_TEXT SHOWN_
******************************

Kirralee Hayes

Personal information
- Nationality: Australia
- Born: 26 May 2004 (age 22)

Sport
- Sport: Swimming
- Classifications: S13, SB13, SM13
- Club: Genesis Aquatics
- Coach: Rick Pendleton

Medal record
Women's Paralympic swimming
Representing Australia
Commonwealth Games
| Gold medal – first place | 2026 Glasgow | 50 m freestyle S13 |
| Bronze medal – third place | 2022 Birmingham | 50 m freestyle S13 |
| Bronze medal – third place | 2026 Glasgow | 100 m freestyle S13 |

= Kirralee Hayes =

Australian Paralympic swimmer

Kirralee Hayes (born 26 May 2004) is an Australian Paralympic swimmer. She represented Australia at the 2020 Tokyo Paralympics.

== Swimming ==
Hayes, a founding member of the Genesis Aquatics based at Genesis Christian College, qualified for the S13 (vision impaired) 50m Freestyle and 100m Butterfly at the 2020 Summer Paralympics.

At 2021 Australian Swimming Trials, she finished second in Women's 50m Freestyle S13.

At the 2020 Tokyo Paralympics, she swam in two events, the 50 m freestyle S11 and the 100 m butterfly S11 but did not qualify for the finals.

At the 2022 Commonwealth Games, Birmingham, England, she won the bronze medal in the Women's 50 m freestyle S13.

Hayes is based at the Australian Institute of Sport in Canberra and coached by Yuriy Vdovychenko, but regularly returns to train at Genesis Aquatics with her coach Rick Pendleton.

******************************

(Records from a data source)
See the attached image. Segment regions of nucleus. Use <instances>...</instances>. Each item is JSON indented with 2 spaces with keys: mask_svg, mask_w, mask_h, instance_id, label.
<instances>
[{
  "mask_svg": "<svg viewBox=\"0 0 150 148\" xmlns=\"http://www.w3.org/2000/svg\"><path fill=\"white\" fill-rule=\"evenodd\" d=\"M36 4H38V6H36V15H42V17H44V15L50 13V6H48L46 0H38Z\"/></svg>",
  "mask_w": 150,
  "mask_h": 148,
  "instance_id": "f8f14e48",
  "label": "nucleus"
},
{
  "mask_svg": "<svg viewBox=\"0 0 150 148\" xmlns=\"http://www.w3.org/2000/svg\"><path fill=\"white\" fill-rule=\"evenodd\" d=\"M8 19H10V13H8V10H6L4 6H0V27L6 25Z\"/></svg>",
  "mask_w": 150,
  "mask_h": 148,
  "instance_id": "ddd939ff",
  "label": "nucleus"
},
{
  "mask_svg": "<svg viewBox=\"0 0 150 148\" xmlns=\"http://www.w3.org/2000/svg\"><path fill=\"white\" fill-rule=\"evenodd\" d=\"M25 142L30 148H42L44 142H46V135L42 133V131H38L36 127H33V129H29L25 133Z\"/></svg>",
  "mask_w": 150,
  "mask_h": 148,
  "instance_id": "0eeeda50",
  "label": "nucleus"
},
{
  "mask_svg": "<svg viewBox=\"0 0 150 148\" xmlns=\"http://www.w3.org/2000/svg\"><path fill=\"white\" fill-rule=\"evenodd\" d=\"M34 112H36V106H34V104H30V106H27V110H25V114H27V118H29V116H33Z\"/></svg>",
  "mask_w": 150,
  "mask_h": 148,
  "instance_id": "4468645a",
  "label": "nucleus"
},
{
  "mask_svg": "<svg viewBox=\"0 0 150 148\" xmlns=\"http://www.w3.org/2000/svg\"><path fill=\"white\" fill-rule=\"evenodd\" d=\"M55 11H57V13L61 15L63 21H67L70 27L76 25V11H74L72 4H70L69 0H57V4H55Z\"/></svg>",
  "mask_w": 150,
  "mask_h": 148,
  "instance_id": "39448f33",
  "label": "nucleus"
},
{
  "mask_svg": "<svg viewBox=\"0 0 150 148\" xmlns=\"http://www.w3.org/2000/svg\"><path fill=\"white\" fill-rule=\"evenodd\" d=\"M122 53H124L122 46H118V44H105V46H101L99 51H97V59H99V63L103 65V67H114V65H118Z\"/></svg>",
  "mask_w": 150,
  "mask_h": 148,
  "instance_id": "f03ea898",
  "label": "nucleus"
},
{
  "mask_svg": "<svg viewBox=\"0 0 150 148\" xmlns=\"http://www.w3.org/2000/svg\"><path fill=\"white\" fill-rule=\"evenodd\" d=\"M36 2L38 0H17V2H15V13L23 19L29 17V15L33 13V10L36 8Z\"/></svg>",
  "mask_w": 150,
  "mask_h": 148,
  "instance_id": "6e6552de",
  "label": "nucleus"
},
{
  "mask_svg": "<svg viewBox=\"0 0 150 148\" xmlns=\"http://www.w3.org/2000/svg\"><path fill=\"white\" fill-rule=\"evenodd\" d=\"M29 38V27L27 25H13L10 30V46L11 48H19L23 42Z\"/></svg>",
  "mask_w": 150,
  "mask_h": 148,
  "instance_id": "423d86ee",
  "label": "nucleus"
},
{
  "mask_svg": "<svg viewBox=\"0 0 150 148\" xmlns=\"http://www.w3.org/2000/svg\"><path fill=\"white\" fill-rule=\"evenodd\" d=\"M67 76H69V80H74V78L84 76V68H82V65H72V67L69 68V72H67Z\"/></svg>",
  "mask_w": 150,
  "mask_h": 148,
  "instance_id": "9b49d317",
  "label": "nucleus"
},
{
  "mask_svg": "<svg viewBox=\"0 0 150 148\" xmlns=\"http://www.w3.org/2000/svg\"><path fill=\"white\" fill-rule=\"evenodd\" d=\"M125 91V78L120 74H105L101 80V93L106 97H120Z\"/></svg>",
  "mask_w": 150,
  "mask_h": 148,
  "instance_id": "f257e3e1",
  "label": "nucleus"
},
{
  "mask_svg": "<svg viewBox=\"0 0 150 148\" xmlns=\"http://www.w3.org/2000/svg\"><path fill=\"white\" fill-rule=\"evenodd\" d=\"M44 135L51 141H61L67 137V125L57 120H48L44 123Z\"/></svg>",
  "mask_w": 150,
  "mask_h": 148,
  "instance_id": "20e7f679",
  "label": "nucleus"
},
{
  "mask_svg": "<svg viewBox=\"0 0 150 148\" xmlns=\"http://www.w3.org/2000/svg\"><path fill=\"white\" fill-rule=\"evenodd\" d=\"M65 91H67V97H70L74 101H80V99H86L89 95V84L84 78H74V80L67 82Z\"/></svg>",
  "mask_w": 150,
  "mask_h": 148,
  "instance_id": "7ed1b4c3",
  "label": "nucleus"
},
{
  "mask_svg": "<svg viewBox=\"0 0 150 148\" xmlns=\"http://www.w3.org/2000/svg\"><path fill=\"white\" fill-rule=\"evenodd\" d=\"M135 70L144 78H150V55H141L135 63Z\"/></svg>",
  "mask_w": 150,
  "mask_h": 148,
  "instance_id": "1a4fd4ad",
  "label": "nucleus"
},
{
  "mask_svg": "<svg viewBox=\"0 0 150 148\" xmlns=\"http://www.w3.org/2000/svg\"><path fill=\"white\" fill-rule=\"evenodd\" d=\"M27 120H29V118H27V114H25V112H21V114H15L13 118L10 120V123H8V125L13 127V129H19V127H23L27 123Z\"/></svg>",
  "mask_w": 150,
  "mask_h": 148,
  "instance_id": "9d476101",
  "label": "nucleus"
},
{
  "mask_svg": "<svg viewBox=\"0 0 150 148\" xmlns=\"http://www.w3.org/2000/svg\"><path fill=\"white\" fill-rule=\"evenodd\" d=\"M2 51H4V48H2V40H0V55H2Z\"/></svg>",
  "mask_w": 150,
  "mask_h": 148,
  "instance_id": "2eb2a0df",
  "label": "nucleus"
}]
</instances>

******************************

_WHAT YOU SHOULD DO_
In the text about Kirralee Hayes, write out the part starting with "At 2021 Australian" and going on through "coach Rick Pendleton.", swapping "Canberra" for "Australia's capital".

_YOUR SOLUTION_
At 2021 Australian Swimming Trials, she finished second in Women's 50m Freestyle S13.

At the 2020 Tokyo Paralympics, she swam in two events, the 50 m freestyle S11 and the 100 m butterfly S11 but did not qualify for the finals.

At the 2022 Commonwealth Games, Birmingham, England, she won the bronze medal in the Women's 50 m freestyle S13.

Hayes is based at the Australian Institute of Sport in Australia's capital and coached by Yuriy Vdovychenko, but regularly returns to train at Genesis Aquatics with her coach Rick Pendleton.